Write every line of the material out exactly as shown.

+--

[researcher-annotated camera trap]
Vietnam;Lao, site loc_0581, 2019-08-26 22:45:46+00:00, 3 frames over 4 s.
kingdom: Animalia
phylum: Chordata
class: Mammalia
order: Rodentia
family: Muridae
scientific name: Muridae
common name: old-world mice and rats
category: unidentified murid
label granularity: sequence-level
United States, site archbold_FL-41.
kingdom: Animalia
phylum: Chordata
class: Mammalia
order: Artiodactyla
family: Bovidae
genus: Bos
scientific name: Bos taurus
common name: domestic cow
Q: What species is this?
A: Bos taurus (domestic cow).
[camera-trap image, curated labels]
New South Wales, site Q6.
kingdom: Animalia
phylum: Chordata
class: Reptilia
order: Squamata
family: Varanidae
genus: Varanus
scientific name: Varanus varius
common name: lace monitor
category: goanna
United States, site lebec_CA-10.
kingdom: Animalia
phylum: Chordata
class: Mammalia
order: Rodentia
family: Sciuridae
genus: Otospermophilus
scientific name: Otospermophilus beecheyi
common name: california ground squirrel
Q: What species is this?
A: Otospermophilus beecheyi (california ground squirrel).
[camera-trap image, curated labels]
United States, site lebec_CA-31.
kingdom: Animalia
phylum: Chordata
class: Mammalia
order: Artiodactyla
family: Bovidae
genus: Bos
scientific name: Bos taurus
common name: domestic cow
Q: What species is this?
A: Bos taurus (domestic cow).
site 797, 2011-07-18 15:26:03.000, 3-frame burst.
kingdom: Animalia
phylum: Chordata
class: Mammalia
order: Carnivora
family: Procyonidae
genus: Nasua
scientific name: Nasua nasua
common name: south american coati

+--

## RESPONSE FOR THIS EXERCISE
[researcher-annotated camera trap]
Vietnam;Lao, site loc_0581, 2019-08-26 22:45:46+00:00, 3 frames over 4 s.
kingdom: Animalia
phylum: Chordata
class: Mammalia
order: Rodentia
family: Muridae
scientific name: Muridae
common name: old-world mice and rats
category: unidentified murid
label granularity: sequence-level
United States, site archbold_FL-41.
kingdom: Animalia
phylum: Chordata
class: Mammalia
order: Artiodactyla
family: Bovidae
genus: Bos
scientific name: Bos taurus
common name: domestic cow
Q: What species is this?
A: Bos taurus (domestic cow).
[camera-trap image, curated labels]
New South Wales, site Q6.
kingdom: Animalia
phylum: Chordata
class: Reptilia
order: Squamata
family: Varanidae
genus: Varanus
scientific name: Varanus varius
common name: lace monitor
category: goanna
United States, site lebec_CA-10.
kingdom: Animalia
phylum: Chordata
class: Mammalia
order: Rodentia
family: Sciuridae
genus: Otospermophilus
scientific name: Otospermophilus beecheyi
common name: california ground squirrel
Q: What species is this?
A: Otospermophilus beecheyi (california ground squirrel).
[camera-trap image, curated labels]
United States, site lebec_CA-31.
kingdom: Animalia
phylum: Chordata
class: Mammalia
order: Artiodactyla
family: Bovidae
genus: Bos
scientific name: Bos taurus
common name: domestic cow
Q: What species is this?
A: Bos taurus (domestic cow).
site 797, 2011-07-18 15:26:03.000, 3-frame burst.
kingdom: Animalia
phylum: Chordata
class: Mammalia
order: Carnivora
family: Procyonidae
genus: Nasua
scientific name: Nasua nasua
common name: south american coati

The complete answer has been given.